A point he made but didn't explore was the ease of searching a newspaper if it happens to be in front of you. If I wanted to know a local movie time I would look in the newspaper first if it was right next to me, but I'd search the Muvico site if it wasn't. So Ryan's right, a newspaper is wasting its time putting movie times on their site for me. But actually so is the printed newspaper. I'm not going to subscribe to the newspaper on the off chance that maybe one day I'll need to know a movie time either. The newspaper used to be competing with the telephone (I could always ring up the cinema). Now it's competing with the web. It's not a fair fight.
Ryan doesn't explore what now does and doesn't work in print. Fair enough - I suspect his primary job is stopping newspapers just loading their newspaper online. But it raises an interesting question. What do I want in a newspaper? How do I read it now? And when?
That was a theme picked up by Gainesville's finest: Mindy McAdams (if Ryan is my favorite evangelist, Mindy is the digital Monsignor)
MIndy contributed her own list. That led her to conclude that she doesn't really read the paper much any more because she spends so much time in front of a computer and can graze the news whenever she wants. Which I suspect is not an uncommon experience, as does she.
So what are newspapers good for?
The when of newspaper reading for me personally is straightforward. I read it in the morning with the TV on and a mouthful of Frosties.
The how? I go to the stuff I know I want to read. Mainly sports and anything about Florida's property tax and our idiot politicians. That's kind of it. When I was in the UK I had a list of things from the 2 papers I subscribed to (Daily Telegraph and FT). Sport, Lucy Kellaway, Alex cartoon, political gossip, media business news, more Lucy Kellaway, flick through news section to see if anything grabbed me. And away...
It makes me feel that papers need to have less in them to become better.
The old broad church theory was that we had to put enough material in every newspaper for a large constituency to construct their own paper out of what we give them. But I'm really reading no more than a par or two of most news stories and I think that's a common experience. I'm using the paper to tell me what the agenda is, because it's easier to search a printed page than online. But I'm digging down into what I'm actually interested in online or on TV.

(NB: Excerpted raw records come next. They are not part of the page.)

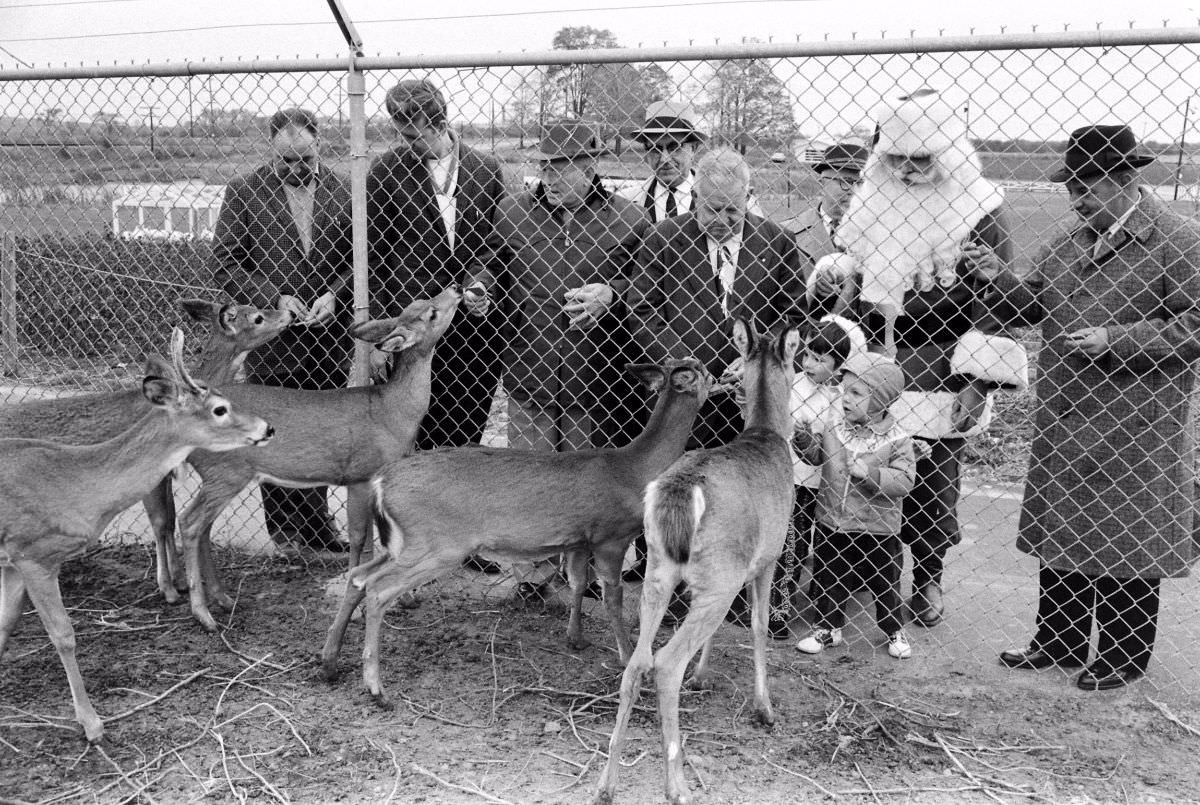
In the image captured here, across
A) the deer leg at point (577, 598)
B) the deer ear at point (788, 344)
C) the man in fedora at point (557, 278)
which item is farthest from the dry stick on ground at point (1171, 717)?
the man in fedora at point (557, 278)

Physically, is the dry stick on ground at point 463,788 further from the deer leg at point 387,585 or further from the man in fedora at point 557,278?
the man in fedora at point 557,278

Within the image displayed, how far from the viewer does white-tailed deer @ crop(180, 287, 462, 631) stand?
5.43 m

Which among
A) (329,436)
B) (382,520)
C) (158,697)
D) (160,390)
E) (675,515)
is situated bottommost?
(158,697)

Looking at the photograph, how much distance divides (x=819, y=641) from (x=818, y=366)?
1286mm

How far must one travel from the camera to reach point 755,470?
4527 mm

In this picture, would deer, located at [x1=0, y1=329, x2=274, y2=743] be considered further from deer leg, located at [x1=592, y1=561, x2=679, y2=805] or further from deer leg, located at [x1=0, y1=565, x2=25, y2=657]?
deer leg, located at [x1=592, y1=561, x2=679, y2=805]

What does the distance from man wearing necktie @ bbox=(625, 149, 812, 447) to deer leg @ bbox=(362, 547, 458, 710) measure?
1.48 meters

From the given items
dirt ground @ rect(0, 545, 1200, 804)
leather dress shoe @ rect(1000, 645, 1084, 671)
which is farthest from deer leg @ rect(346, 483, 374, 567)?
leather dress shoe @ rect(1000, 645, 1084, 671)

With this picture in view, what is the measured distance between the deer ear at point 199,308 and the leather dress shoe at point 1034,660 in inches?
164

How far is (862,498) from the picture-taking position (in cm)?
525

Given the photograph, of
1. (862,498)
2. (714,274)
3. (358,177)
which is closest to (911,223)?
(714,274)

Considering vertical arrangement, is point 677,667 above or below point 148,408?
below

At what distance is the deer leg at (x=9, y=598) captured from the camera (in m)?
4.63

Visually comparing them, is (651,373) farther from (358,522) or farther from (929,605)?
(929,605)
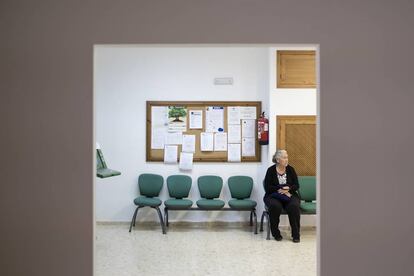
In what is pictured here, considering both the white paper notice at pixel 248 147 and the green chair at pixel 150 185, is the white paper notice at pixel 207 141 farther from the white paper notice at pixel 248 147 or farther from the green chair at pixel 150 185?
A: the green chair at pixel 150 185

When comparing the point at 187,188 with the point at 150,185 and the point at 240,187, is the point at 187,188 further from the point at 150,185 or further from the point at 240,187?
the point at 240,187

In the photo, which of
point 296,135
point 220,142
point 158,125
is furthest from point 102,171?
point 296,135

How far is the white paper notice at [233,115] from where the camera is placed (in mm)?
6793

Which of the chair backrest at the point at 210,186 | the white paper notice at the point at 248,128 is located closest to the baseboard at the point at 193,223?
the chair backrest at the point at 210,186

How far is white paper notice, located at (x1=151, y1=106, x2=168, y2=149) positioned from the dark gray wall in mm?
3681

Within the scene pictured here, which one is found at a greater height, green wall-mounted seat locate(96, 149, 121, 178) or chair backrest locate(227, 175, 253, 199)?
green wall-mounted seat locate(96, 149, 121, 178)

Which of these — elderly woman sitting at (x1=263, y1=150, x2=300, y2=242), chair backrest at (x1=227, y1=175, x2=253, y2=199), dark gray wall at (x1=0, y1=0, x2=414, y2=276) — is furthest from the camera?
chair backrest at (x1=227, y1=175, x2=253, y2=199)

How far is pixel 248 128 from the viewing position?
6805 mm

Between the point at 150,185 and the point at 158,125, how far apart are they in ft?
3.29

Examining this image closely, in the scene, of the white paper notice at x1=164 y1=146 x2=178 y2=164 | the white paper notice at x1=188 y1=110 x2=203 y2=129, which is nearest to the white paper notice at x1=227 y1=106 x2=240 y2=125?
the white paper notice at x1=188 y1=110 x2=203 y2=129

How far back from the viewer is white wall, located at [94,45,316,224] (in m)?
6.83

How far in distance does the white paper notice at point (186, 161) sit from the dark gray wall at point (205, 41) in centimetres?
370

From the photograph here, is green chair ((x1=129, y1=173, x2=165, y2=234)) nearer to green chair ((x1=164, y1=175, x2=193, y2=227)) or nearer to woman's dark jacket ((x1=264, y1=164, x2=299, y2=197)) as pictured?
green chair ((x1=164, y1=175, x2=193, y2=227))
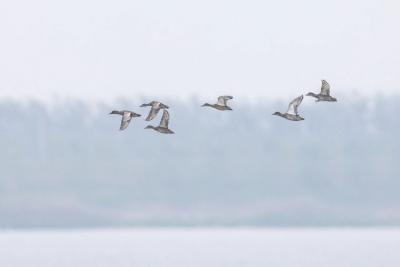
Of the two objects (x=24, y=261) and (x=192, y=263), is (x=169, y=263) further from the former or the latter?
(x=24, y=261)

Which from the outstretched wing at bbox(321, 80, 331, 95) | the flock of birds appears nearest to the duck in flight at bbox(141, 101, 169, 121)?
the flock of birds

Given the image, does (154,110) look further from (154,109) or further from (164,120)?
(164,120)

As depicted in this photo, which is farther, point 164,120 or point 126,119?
point 164,120

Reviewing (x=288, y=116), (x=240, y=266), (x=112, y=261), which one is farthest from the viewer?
(x=112, y=261)

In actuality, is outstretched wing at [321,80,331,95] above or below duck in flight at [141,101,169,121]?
above

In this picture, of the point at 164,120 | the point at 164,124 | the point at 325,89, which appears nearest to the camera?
the point at 325,89

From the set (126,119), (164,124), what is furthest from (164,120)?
(126,119)

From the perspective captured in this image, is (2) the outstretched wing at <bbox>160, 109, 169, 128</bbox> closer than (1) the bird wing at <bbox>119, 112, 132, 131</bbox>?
No

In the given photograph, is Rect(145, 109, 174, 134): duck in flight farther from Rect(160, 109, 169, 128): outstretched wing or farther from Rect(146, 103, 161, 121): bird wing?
Rect(146, 103, 161, 121): bird wing

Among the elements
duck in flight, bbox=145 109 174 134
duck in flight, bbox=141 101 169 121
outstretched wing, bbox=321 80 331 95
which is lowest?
duck in flight, bbox=145 109 174 134

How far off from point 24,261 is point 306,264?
4240 centimetres

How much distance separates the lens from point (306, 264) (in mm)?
187875

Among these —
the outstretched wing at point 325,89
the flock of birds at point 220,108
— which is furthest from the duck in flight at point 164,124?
the outstretched wing at point 325,89

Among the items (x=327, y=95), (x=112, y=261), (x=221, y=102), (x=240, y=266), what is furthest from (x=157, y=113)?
(x=112, y=261)
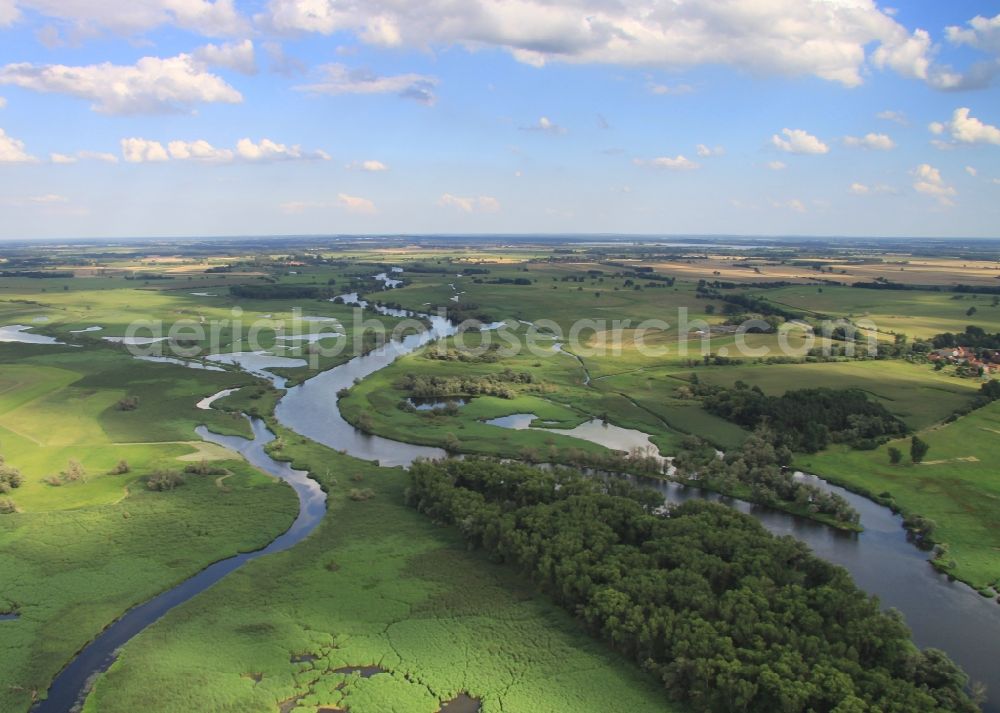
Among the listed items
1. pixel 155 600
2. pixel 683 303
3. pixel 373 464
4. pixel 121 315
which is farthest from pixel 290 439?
pixel 683 303

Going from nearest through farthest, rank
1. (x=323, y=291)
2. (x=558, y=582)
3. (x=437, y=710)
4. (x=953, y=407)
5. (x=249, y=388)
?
(x=437, y=710), (x=558, y=582), (x=953, y=407), (x=249, y=388), (x=323, y=291)

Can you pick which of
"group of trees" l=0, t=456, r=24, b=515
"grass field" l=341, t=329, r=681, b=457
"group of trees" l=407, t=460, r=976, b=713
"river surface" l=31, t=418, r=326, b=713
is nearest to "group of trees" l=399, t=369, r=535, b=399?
"grass field" l=341, t=329, r=681, b=457

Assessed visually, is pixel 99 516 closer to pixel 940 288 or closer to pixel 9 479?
pixel 9 479

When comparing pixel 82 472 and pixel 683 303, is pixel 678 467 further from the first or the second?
pixel 683 303

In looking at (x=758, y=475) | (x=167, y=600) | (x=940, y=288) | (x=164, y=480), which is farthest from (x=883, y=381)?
(x=940, y=288)

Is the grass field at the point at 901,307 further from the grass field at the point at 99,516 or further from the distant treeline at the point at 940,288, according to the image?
the grass field at the point at 99,516

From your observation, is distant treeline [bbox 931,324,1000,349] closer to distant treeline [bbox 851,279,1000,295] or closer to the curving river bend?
the curving river bend
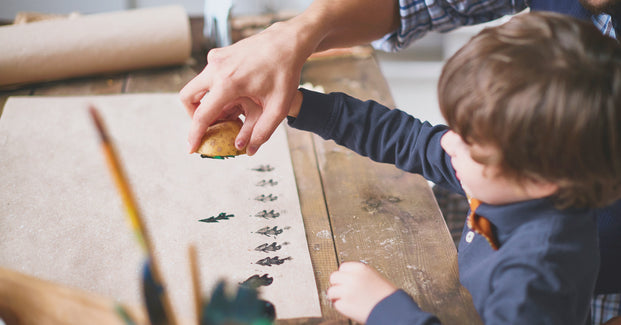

I would still go to a columnist I liked in the morning and wouldn't mind paying 25c just for that. (C'mon Lucy Kellaway, come and work for the Tampa Tribune!). Funny still works in print (it's just that many of the people who do it well are working in TV or online). Big news works well in newspapers still. But it's not an everyday event.
Newspapers are terrified that there isn't enough in the paper that isn't anywhere else. Maybe it doesn't matter as long as what still works in print is worth the cover price. Maybe.
Newspapers don't need to be thick to be useful. I would take my papers at half their current size and twice their current price if they ditched the stuff that doesn't interest me or which I can get easily somewhere else. In fact if my local paper gave me an A4 news magazine each day (think a local daily Newsweek, improved newsprint inside, heavier cover) with a summary of most news, a couple of meaty features, business and a bunch of smart and funny opinions and observations bundled with a full-color sports magazine (same improved newsprint, think Sports Illustrated meets Observer Sports Monthly) that always had a spread about the Bucs, I'd be happy as Larry. It used to be an impossible dream because of deadlines: it isn't any more. It's expensive (probably new presses?), but it's not impossible.
Is it just me? Ask yourself what or who you would need in your paper for it to be worth the cover price? My guess is you'll be surprised how little it is.